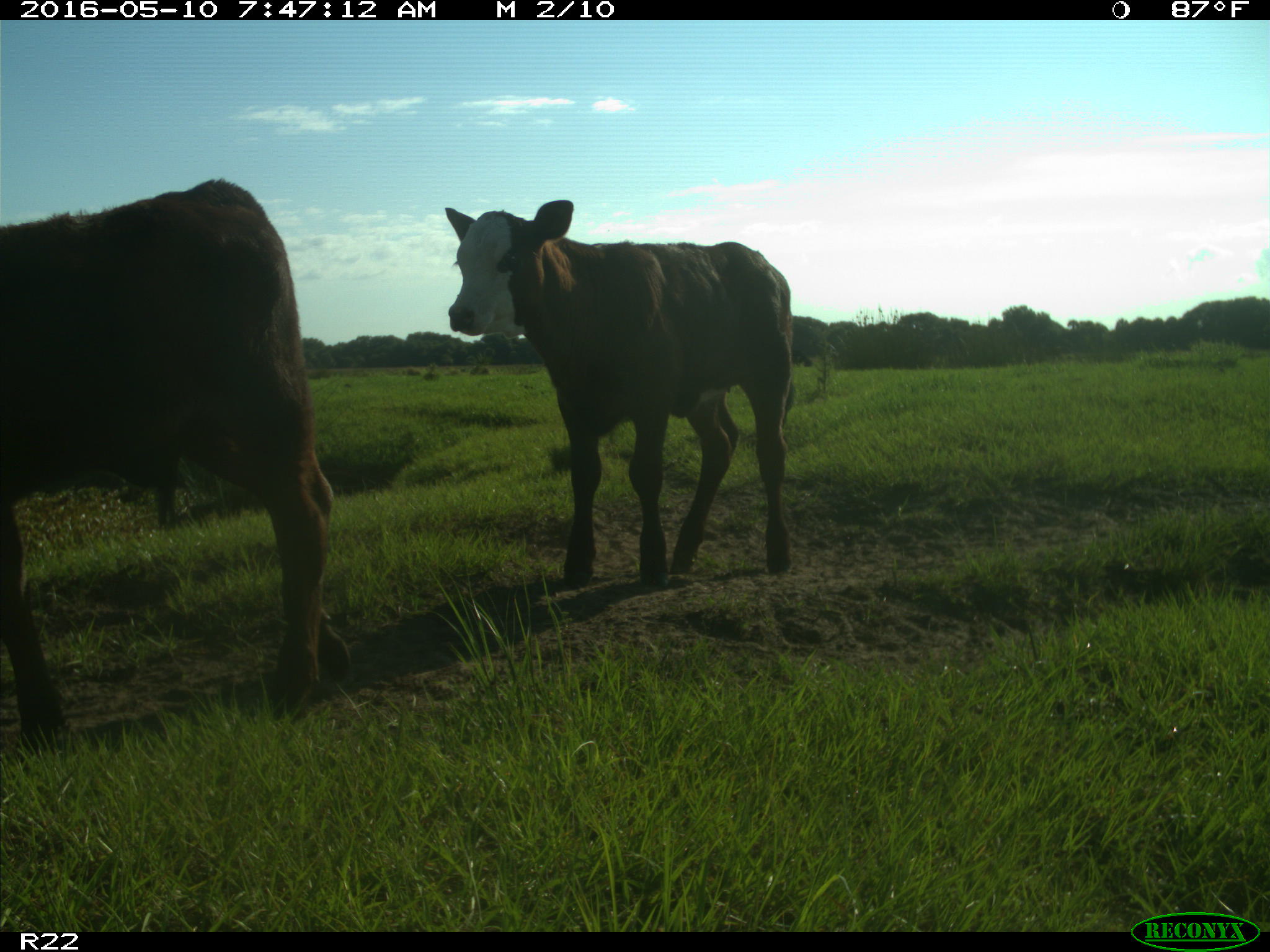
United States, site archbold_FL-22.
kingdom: Animalia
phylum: Chordata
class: Mammalia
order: Artiodactyla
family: Bovidae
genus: Bos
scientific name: Bos taurus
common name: domestic cow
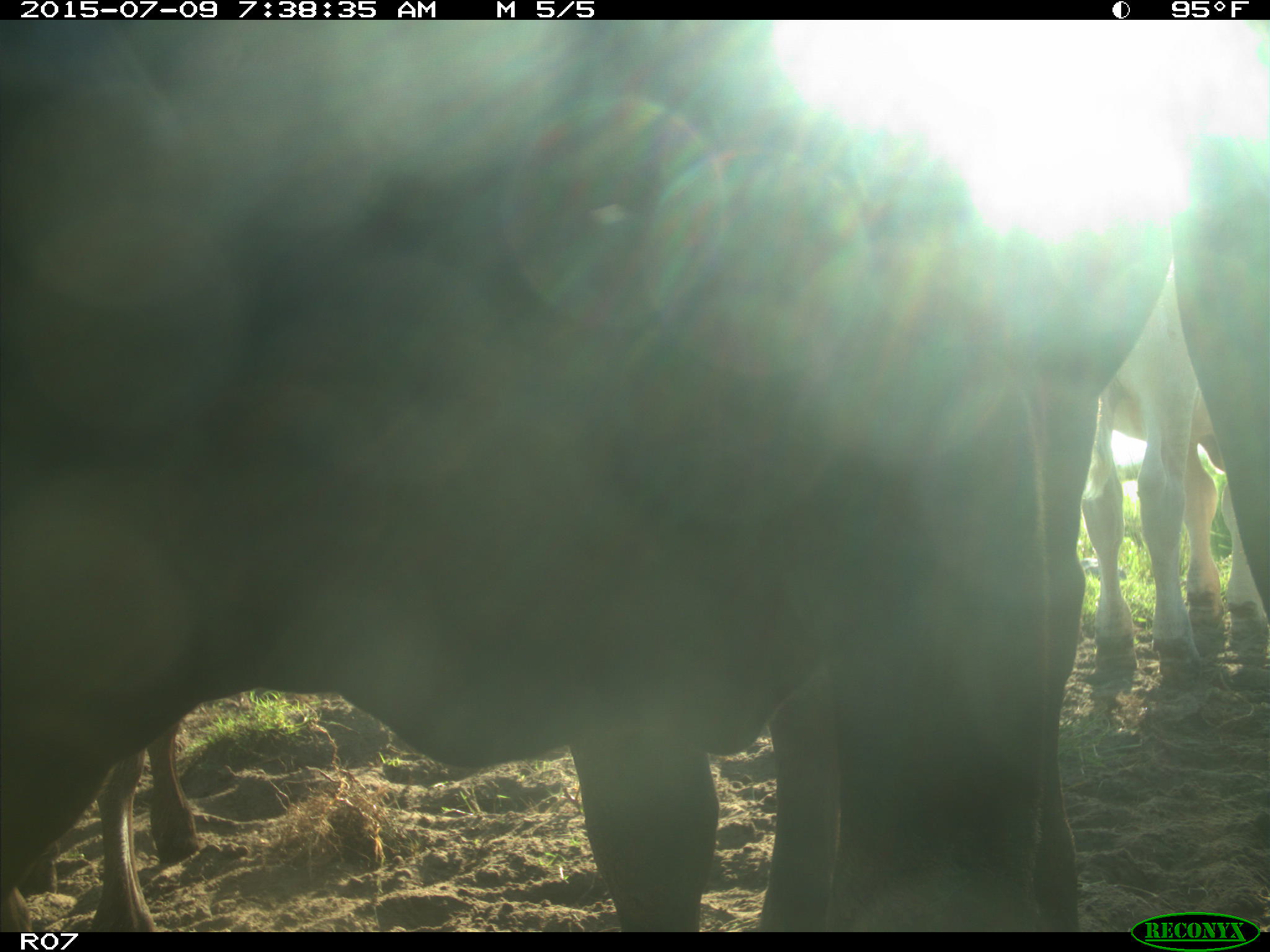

○ ○ ○

Return the data word for word without its pictures.

United States, site archbold_FL-22.
kingdom: Animalia
phylum: Chordata
class: Mammalia
order: Artiodactyla
family: Bovidae
genus: Bos
scientific name: Bos taurus
common name: domestic cow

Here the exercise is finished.